Over his shoulder, a normally packed suburban parking lot for Denver-bound
rail commuters was 25% full, at best.

 

"I basically take all the transportation RTD offers - the MallRide, the
train and the bus," Burrell said. "It's very important. If it shuts down, it
would be my boss that would have to pick me up and drop me off at the job
sites.

 

About a mile away, at the Ward park-n-Ride off Interstate 70, Clarence Banks
said RTD was his "sole method of transportation. The warehouse worker, who
was waiting for the Route 38 bus back home to Denver, said he relies on RTD
to get to work and to visit family members.

 

"I would tell them (that shutting down) would be just as bad as losing a
place to live," Banks said. "If you can't get around, you can't live.

 

The coronavirus pandemic poses potentially long-lasting challenges for
transit agencies.

 

"Public transit in the U.S. is facing an unprecedented crisis," Jarrett
Walker, a Portland-based transit consultant, wrote Tuesday on his "Human
Transit" blog. "Fare revenue will collapse as people stay home, while the
tax revenues that transit relies on will also decline steeply as we go into
a recession.

 

Walker pushed for agencies considering cutbacks to first reduce frequency on
their best-served routes, rather than trimming service hours or
shortchanging lower-ridership lines, since those steps would make a transit
network less useful and affect lower-income riders more.

 

RTD Director Shontel Lewis, who represents an area from northeast Denver to
the airport, vocally urged the agency to move toward a shutdown - or at
least to curtail service - on Twitter late last week. She added the hashtag
#shutitdown to a Saturday tweet, writing: "We shouldn't wait for people to
die or be infected.

 

On Tuesday, Lewis acknowledged that such a move could disproportionately
affect those who rely on RTD most.
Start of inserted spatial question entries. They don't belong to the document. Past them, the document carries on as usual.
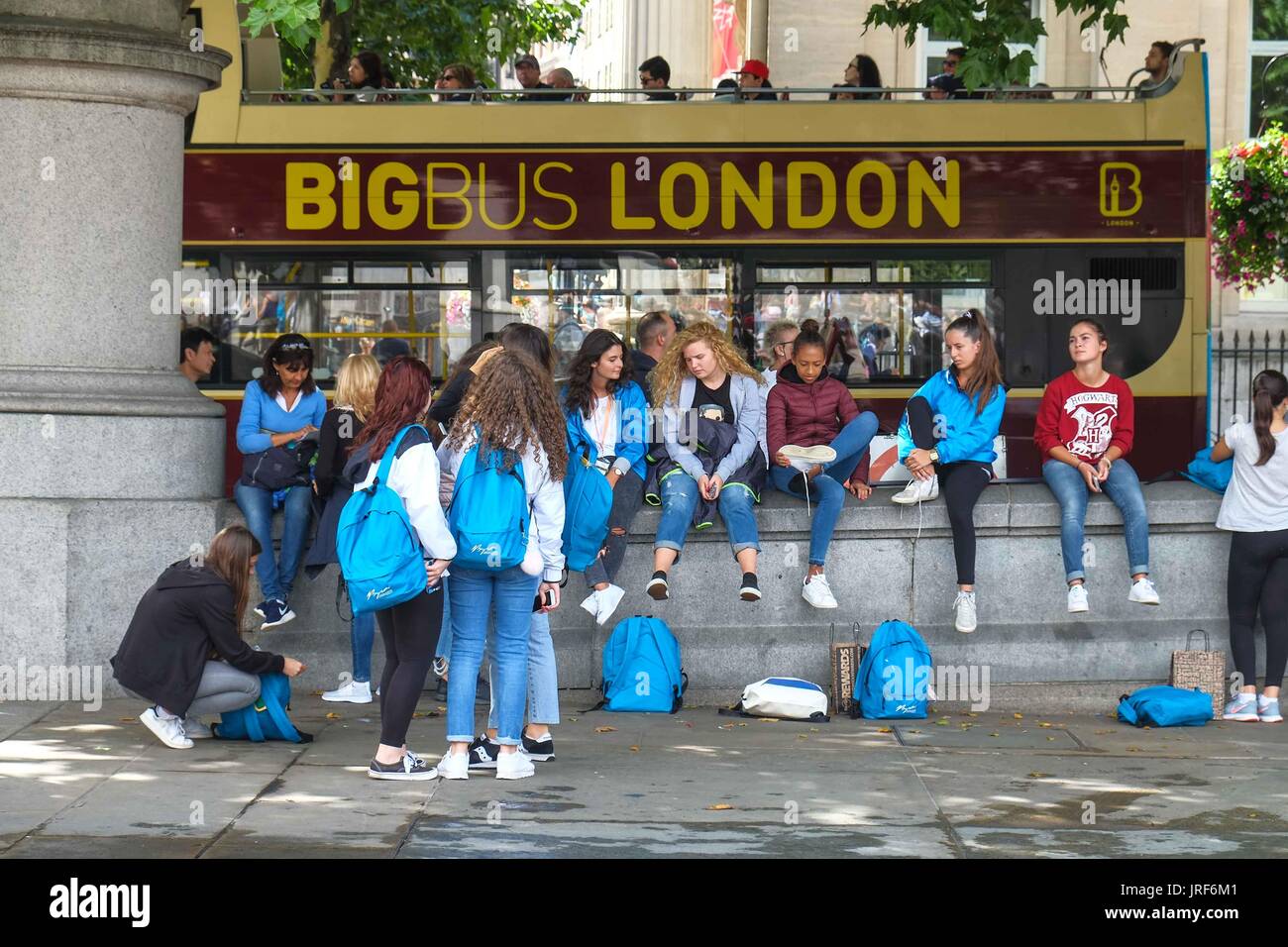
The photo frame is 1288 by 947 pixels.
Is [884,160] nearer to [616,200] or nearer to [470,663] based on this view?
[616,200]

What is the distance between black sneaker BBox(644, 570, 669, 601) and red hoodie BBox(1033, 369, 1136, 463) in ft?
7.12

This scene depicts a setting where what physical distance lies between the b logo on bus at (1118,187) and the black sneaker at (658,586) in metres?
6.69

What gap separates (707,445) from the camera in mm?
9297

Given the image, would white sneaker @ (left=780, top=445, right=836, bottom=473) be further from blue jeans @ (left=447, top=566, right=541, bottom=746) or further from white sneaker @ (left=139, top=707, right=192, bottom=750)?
white sneaker @ (left=139, top=707, right=192, bottom=750)

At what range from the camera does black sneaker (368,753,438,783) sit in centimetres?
727

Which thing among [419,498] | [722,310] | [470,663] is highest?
[722,310]

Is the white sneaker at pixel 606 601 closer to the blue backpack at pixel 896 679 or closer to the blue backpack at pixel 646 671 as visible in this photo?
the blue backpack at pixel 646 671

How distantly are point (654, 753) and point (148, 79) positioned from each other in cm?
438

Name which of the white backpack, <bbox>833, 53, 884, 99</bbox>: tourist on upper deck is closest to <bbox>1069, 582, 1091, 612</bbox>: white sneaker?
the white backpack

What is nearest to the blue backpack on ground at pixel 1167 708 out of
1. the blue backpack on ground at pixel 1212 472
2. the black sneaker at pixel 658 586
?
the blue backpack on ground at pixel 1212 472

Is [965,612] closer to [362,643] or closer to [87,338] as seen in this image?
[362,643]

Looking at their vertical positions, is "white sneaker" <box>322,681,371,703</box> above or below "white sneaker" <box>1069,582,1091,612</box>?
below
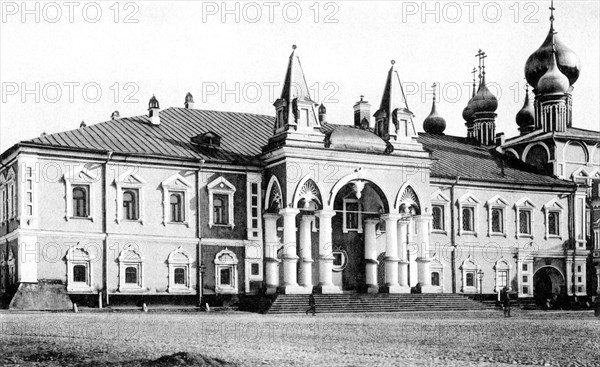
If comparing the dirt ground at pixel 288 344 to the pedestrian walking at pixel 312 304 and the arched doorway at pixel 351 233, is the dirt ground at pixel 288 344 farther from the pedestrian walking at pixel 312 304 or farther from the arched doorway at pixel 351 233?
the arched doorway at pixel 351 233

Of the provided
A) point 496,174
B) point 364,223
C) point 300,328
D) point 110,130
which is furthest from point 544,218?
point 300,328

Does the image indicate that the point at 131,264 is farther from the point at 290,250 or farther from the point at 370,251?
the point at 370,251

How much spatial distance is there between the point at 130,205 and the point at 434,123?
1174 inches

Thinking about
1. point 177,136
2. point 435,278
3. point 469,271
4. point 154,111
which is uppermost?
point 154,111

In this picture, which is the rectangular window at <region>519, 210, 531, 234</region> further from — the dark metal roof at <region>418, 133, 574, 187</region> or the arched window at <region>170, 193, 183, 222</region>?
the arched window at <region>170, 193, 183, 222</region>

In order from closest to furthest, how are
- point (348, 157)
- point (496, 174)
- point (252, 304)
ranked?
1. point (252, 304)
2. point (348, 157)
3. point (496, 174)

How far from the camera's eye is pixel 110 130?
128 ft

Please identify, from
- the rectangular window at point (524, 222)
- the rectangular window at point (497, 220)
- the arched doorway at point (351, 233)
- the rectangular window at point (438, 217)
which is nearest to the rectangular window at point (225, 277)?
the arched doorway at point (351, 233)

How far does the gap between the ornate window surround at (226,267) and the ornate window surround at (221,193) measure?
3.93 ft

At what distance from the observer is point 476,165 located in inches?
1866

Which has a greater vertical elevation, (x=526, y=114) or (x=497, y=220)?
(x=526, y=114)

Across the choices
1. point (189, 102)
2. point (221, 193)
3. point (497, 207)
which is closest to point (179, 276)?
point (221, 193)

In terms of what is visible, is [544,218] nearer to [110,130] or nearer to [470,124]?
[470,124]

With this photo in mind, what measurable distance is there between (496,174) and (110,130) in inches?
771
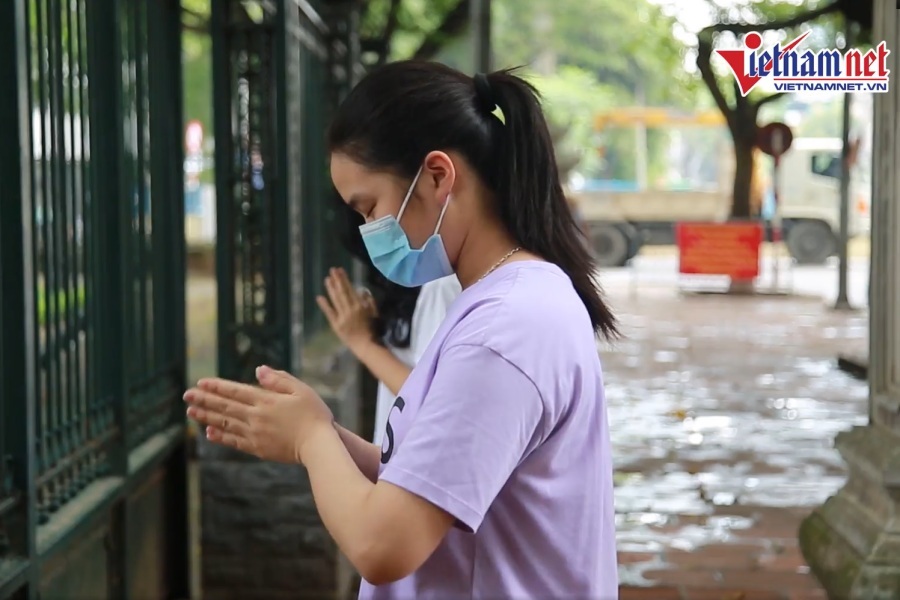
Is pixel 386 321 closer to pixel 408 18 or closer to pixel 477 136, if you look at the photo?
pixel 477 136

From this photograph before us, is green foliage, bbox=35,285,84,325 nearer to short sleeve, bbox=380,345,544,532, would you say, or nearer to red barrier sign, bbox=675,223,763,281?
short sleeve, bbox=380,345,544,532

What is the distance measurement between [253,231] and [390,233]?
3777 millimetres

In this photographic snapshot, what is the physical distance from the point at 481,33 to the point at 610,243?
14.3 meters

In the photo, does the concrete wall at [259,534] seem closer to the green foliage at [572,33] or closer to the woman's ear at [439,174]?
the woman's ear at [439,174]

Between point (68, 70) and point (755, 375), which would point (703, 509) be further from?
point (755, 375)

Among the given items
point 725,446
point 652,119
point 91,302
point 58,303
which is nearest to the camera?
point 58,303

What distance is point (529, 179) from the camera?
1.87 meters

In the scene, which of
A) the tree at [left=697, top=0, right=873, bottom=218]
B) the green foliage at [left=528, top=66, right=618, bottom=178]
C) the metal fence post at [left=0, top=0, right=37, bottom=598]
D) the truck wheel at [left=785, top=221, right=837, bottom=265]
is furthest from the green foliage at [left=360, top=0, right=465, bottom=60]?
the green foliage at [left=528, top=66, right=618, bottom=178]

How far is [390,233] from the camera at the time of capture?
1880 mm

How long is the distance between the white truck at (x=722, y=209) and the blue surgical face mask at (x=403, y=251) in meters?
22.9

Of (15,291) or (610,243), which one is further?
(610,243)

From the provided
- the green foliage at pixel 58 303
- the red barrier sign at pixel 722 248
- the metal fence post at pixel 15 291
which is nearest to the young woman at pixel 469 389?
the metal fence post at pixel 15 291

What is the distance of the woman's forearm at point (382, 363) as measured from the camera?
3158mm

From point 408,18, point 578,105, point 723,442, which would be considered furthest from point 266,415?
point 578,105
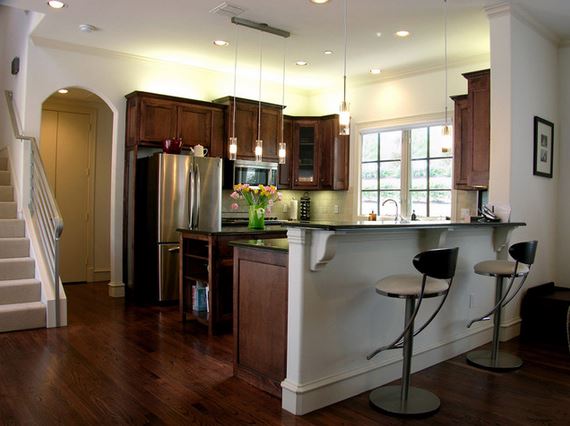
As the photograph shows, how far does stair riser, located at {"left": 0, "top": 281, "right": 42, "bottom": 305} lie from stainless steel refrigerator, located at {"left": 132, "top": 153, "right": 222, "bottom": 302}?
51.8 inches

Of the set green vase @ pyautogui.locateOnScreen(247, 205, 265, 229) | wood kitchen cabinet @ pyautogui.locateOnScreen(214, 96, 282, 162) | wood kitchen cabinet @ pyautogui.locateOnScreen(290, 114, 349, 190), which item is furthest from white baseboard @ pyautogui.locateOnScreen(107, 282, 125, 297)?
wood kitchen cabinet @ pyautogui.locateOnScreen(290, 114, 349, 190)

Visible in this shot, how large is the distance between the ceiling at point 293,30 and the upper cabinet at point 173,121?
0.60 metres

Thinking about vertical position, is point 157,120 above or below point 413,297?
above

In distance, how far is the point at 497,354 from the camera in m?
3.70

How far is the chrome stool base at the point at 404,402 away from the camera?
8.93 feet

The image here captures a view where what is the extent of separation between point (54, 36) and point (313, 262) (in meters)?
4.37

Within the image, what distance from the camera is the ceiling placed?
4387mm

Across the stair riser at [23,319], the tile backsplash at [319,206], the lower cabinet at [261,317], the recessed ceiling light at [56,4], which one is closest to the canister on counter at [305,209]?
the tile backsplash at [319,206]

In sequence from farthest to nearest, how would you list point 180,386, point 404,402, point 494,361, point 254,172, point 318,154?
1. point 318,154
2. point 254,172
3. point 494,361
4. point 180,386
5. point 404,402

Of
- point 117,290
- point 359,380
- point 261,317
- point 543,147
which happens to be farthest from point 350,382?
point 117,290

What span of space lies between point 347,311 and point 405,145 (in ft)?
13.5

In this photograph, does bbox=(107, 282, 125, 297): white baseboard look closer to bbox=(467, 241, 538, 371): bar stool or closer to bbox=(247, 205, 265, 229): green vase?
bbox=(247, 205, 265, 229): green vase

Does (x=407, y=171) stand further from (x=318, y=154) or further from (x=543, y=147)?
(x=543, y=147)

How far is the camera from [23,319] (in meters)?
4.30
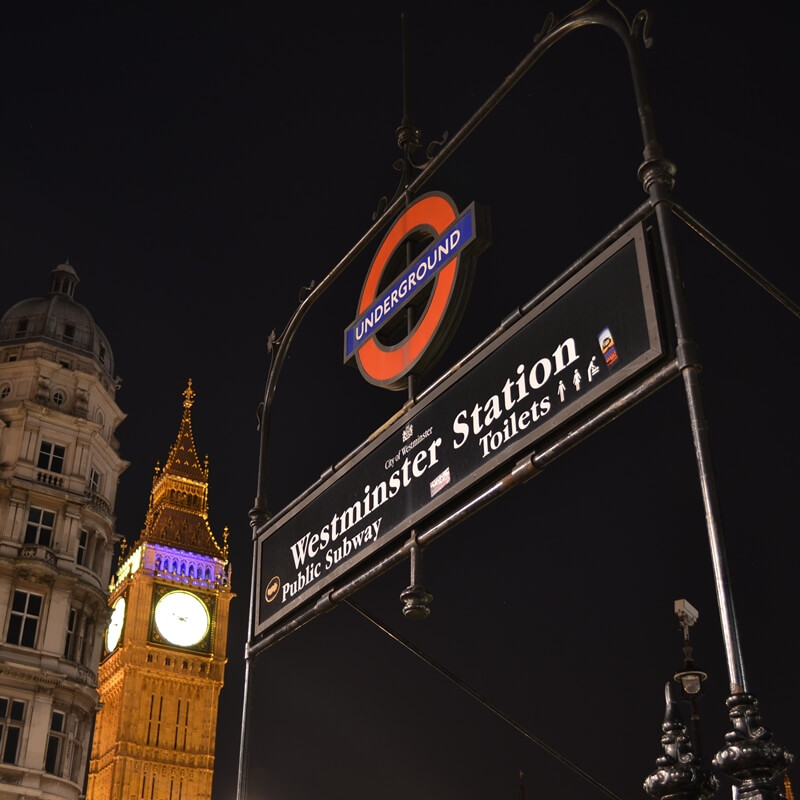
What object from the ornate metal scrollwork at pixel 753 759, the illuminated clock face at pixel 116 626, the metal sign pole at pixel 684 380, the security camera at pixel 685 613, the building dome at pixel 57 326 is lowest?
the ornate metal scrollwork at pixel 753 759

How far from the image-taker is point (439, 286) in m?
6.40

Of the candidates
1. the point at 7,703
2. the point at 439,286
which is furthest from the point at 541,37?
the point at 7,703

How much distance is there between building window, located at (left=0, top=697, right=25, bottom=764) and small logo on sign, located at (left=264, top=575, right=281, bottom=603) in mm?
31325

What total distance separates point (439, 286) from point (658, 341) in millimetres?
2233

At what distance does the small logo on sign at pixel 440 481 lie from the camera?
546cm

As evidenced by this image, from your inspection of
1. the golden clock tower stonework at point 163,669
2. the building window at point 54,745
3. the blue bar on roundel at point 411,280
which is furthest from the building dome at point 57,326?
the golden clock tower stonework at point 163,669

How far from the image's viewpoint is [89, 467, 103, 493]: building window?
41.5 m

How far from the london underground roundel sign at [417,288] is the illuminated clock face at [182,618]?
8247cm

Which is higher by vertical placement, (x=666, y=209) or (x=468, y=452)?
(x=666, y=209)

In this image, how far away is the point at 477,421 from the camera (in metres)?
5.39

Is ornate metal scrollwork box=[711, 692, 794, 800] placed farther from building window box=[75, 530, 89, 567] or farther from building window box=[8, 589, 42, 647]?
building window box=[75, 530, 89, 567]

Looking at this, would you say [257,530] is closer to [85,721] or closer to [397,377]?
[397,377]

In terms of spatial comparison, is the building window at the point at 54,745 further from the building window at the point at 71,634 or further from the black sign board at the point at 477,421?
the black sign board at the point at 477,421

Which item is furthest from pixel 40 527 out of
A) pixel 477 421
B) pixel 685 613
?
pixel 477 421
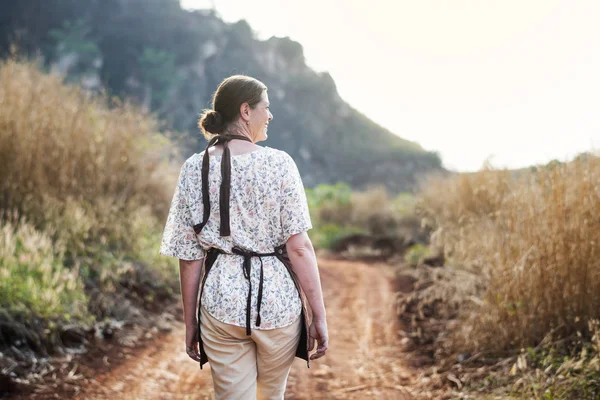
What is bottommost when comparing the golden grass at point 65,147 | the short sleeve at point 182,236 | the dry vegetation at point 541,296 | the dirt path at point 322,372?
the dirt path at point 322,372

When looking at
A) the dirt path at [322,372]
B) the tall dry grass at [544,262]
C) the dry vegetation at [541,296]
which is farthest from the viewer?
the dirt path at [322,372]

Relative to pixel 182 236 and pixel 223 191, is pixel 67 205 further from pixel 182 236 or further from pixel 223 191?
pixel 223 191

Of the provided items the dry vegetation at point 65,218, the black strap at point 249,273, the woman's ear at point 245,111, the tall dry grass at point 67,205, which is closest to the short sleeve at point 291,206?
the black strap at point 249,273

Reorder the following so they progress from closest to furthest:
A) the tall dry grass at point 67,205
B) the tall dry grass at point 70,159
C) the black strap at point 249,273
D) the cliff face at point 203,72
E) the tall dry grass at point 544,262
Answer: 1. the black strap at point 249,273
2. the tall dry grass at point 544,262
3. the tall dry grass at point 67,205
4. the tall dry grass at point 70,159
5. the cliff face at point 203,72

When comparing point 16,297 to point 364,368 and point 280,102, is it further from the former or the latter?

If the situation worsens, she said in an
interview, RTD and state officials need to be prepared to help riders,
perhaps with financial assistance.

 

"I think RTD should be working with the governor and state representatives
so that people don't have to choose between a paycheck and their health -
their life," she said. "What are we doing to ensure protections for hourly
workers are put in place? We should take care of that at the front end.